When Luke sits on Jay's "Ludlums" (eight novels by Robert Ludlum on his e-reader) Jay opens the cover and the glass tinkles into his lap, he says "not fair, it's not fair." This references the original Twilight Zone episode "Time Enough at Last". In the episode there is an antisocial man with bad vision and very thick glasses who wants nothing more than to be completely alone so he can read his books. One day there is a disaster that kills everyone but him, and one of the only buildings left standing is the library. He sits down to read to his heart's content, but his glasses fall off and hit the ground, he picks them up to put them on and the glass from the lens falls tinkling on to his lap. He sits down and says "it isn't fair, it just isn't fair."

==Reception==
===Ratings===
In its original American broadcast, "Airport 2010" was viewed by an estimated 9.32 million households, according to Nielsen Media Research. It scored an 18-49 rating of 3.8 and a share of 11%, which is down three tenths from last week's episode, "Travels with Scout" and coming second in its time slot. "Airport 2010" also became the top rated scripted on Wednesday for the 10th consecutive week. The episode also ranked 9th in the weekly 18-49 ratings the 3rd highest rated ABC show on the list.

===Reviews===
"Airport 2010" received positive reviews.

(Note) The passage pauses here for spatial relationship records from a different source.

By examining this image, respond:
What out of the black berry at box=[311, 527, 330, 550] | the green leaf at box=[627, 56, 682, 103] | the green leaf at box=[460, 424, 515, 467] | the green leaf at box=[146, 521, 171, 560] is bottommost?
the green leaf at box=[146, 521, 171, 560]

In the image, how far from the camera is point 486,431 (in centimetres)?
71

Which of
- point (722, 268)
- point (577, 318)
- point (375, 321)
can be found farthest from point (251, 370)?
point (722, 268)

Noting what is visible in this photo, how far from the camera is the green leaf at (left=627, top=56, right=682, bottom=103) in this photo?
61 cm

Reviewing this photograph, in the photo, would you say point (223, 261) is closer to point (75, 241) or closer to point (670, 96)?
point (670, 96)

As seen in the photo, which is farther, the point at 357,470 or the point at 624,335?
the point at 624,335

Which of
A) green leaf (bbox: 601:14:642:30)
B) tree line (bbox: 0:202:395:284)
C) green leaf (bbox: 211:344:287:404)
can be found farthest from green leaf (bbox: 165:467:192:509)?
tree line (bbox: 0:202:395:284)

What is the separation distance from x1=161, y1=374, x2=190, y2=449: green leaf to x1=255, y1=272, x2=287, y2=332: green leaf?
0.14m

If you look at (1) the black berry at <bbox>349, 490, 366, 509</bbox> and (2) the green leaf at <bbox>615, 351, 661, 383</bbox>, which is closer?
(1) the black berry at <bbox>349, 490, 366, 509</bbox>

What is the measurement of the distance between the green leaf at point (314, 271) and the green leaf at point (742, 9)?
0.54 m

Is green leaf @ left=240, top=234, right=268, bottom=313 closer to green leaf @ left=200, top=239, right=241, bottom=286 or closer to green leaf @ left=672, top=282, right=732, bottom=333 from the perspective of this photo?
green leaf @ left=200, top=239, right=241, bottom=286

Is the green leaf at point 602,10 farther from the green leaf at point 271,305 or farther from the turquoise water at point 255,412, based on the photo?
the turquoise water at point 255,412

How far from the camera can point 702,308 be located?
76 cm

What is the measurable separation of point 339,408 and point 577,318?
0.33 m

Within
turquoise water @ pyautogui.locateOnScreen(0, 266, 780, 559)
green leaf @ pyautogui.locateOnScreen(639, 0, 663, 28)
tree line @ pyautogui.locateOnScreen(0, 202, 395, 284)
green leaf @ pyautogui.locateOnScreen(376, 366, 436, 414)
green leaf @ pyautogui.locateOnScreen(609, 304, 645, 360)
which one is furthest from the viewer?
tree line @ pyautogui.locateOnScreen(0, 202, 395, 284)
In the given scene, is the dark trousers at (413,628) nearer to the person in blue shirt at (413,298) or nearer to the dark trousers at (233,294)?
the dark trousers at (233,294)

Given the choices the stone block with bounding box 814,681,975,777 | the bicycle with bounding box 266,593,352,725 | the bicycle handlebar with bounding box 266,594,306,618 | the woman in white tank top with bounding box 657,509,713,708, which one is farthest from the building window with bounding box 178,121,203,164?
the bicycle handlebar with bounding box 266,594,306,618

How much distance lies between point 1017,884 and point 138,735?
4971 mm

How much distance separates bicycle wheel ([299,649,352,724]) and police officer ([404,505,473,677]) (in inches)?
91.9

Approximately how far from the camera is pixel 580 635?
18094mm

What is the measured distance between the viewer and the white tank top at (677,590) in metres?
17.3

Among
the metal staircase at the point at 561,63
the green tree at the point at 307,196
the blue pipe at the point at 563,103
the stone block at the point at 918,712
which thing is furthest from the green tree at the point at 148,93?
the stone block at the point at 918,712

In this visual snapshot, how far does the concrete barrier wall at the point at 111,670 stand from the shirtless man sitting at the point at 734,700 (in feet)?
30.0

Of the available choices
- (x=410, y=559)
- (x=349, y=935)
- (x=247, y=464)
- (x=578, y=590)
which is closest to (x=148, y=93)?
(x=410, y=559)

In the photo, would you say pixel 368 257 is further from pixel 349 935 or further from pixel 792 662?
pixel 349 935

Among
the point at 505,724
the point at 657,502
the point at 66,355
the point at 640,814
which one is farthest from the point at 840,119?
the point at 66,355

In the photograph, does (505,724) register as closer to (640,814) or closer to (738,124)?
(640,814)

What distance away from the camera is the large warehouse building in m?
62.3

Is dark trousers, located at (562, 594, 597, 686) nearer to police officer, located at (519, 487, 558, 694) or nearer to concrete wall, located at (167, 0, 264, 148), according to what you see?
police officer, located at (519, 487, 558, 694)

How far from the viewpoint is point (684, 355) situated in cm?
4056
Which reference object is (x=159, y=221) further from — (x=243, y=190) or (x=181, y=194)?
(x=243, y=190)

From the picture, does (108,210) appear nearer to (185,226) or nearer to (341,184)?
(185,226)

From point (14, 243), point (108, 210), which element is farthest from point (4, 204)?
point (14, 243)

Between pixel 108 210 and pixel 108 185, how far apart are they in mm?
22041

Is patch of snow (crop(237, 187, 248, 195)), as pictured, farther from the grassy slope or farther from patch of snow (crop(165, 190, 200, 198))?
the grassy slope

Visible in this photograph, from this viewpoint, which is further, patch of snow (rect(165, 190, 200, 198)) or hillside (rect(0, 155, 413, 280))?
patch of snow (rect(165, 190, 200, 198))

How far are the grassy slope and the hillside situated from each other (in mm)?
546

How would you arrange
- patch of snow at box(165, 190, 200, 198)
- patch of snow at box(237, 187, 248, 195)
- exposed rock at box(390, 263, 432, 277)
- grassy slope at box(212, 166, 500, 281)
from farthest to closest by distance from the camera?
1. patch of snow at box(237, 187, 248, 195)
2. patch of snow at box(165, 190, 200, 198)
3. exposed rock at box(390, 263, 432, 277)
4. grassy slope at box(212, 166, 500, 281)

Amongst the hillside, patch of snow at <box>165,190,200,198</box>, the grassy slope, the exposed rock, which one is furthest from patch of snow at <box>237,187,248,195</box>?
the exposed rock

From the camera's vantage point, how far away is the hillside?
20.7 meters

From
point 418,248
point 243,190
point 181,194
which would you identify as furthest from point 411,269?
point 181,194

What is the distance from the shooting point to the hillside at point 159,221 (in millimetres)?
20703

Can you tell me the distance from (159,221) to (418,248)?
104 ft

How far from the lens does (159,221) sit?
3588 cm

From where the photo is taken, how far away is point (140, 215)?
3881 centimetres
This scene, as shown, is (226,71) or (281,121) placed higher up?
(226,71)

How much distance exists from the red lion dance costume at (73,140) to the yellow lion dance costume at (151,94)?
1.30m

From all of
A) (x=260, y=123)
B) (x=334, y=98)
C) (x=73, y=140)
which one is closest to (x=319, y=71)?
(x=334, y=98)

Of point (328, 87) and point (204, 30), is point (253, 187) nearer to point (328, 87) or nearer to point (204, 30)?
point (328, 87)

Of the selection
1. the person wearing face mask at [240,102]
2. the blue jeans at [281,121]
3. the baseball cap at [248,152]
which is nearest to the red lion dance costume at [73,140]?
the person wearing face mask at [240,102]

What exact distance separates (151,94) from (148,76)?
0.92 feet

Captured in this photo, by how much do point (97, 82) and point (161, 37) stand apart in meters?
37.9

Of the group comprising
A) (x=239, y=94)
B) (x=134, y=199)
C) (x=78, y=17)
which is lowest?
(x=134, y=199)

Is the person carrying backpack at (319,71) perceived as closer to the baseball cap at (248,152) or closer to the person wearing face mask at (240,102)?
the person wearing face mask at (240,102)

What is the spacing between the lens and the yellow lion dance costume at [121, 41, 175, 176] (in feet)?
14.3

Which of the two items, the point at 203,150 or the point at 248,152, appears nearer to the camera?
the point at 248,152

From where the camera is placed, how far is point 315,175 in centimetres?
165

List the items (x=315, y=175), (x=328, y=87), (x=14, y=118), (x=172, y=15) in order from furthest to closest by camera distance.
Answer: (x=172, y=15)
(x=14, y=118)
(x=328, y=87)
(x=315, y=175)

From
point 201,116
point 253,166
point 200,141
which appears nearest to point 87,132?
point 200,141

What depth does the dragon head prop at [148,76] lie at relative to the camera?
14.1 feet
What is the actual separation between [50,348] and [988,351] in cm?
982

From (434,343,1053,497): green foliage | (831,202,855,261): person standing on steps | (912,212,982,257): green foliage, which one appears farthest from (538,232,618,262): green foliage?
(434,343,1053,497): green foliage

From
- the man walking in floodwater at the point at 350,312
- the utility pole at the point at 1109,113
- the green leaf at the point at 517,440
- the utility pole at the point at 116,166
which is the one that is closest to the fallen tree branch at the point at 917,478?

Robert Canning of IGN gave the episode a 9.4 saying "There was a lot to enjoy in "Airport 2010." It was nonstop fun from beginning to end" and praised Ed O'Neill's performance saying "it was O'Neill's [sic] performance as our favorite lovable curmudgeon that kept this zany episode grounded."

Jason Hughes gave the episode a positive review as well writing "Only 'Modern Family' could pull off having a set-up episode for their big Hawaiian vacation and have it succeed in its own right." and also "am really looking forward to watching this ensemble and this cast cut loose on Hawaii".

Donna Bowman of The A.V. Club gave the episode a A− saying "But I think this was Modern Family back in cracking good form. Not everything worked perfectly, but this is a great start to what amounts to a three-part season finale." She also noted "Ed O'Neill's mumbly, wounded bitterness really makes it work."

Margaret Lyons of Entertainment Weekly gave the episode a positive review as well, writing "Like most ensemble comedies, Family is its best when the various storylines converge or illuminate one another, and this episode at least boasted a central theme"

TV Fanatic gave the episode a 4 out of 5 writing "We loved watching Jay's exasperated reaction as the surprises piled up" and loved the Lost reference.

James Poniewozik of Time gave the episode a positive review as well, writing "It was an insightful way of showing the kinds of misunderstandings that can crop up between people who care about each other, but show it in different ways."

Sean Gandert of Paste gave the episode an 87 out of 100 writing "This is the most well-put together episode of Modern Family we've had in months, with no lazy plots or parts thrown in just because."

BuddyTV gave the episode a positive review saying "Though not a complete laugh riot, the episode played out nicely, balancing the silly with the sweet."